What to do: Condense the paragraph beginning "Let's discuss a few more performance tips" in the SQL Server tips article into a short bulleted list that keeps its main points.

Article:
Tuesday, August 4, 2009

Performance Tips - III

Guys,

Let's discuss a few more performance tips. Application performance is driven by a number of different factors. One of those items that typically affect performance is how long it takes SQL Server to process T-SQL statements. Sometimes the database design and the complicated query requirements hinder the speed at which T-SQL statements can run. Other times the way the T-SQL statements are coded cause SQL Server to perform extra work to resolve a query. As we know one query can be written in many ways, so by rewriting the statements differently, you can help the SQL Server engine optimize your queries and improve performance.

Identify Column Names in Your INSERT statements
We should explicitly identify the column names with an INSERT statement. Don’t code your INSERT statements like this:

INSERT INTO MyTable VALUES ('A','B','C');

When we use this coding style, SQL Server requires that only three columns be defined in MyTable, and the value “A” would go in the first column, “B” in the second column and “C” in the last column. If someone adds a new column to MyTable your application code will break with the following error:

Msg 213, Level 16, State 1, Line 1
Column name or number of supplied values does not match table definition.
Therefore, instead of using the above coding style for your INSERT statements you should code them like this:

INSERT INTO MyTable(FirstCode, SecondCode, ThirdCode) VALUES ('A','B','C');

By doing this when someone adds a new column named “FourthCode” to MyTable the above INSERT statement will continue to work, provided the “FourthCode” column was created with a DEFAULT value or allows NULLS.

Speed Up Your Searches by Prefixing Wild Card References
Appropriate use of wild card can improve the performance of your queries. Say we want to search the AdventureWorks.Person.Contact table for all the LastNames ending in “sen”. For a moment, let’s assume that we have also built an index on the LastName column. If we code your search like so:

SELECT Distinct LastName
FROM Person.Contact
WHERE LastName LIKE '%sen'

The code uses the wild card percent (%) character to match zero to many characters followed by the string “sen” in the LastName field. This will cause SQL Server to perform an index scan operation looking for all the names that end in “sen” to resolve this query. This makes sense because until the entire table is read (scanned) SQL Server can’t guarantee that it has found all the records where the LastName ends in “sen”.

Material provided:
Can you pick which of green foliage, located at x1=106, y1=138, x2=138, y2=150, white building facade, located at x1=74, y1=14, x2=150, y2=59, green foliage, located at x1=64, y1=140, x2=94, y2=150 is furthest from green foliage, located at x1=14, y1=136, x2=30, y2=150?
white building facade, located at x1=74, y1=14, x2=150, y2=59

Response for this exercise:
- Many factors drive application performance, and a common one is how long SQL Server takes to process T-SQL statements.
- Database design and complicated query requirements can slow those statements down.
- The way statements are coded can also make SQL Server do extra work to resolve a query.
- Since one query can be written many ways, rewriting statements can help the SQL Server engine optimize queries and improve performance.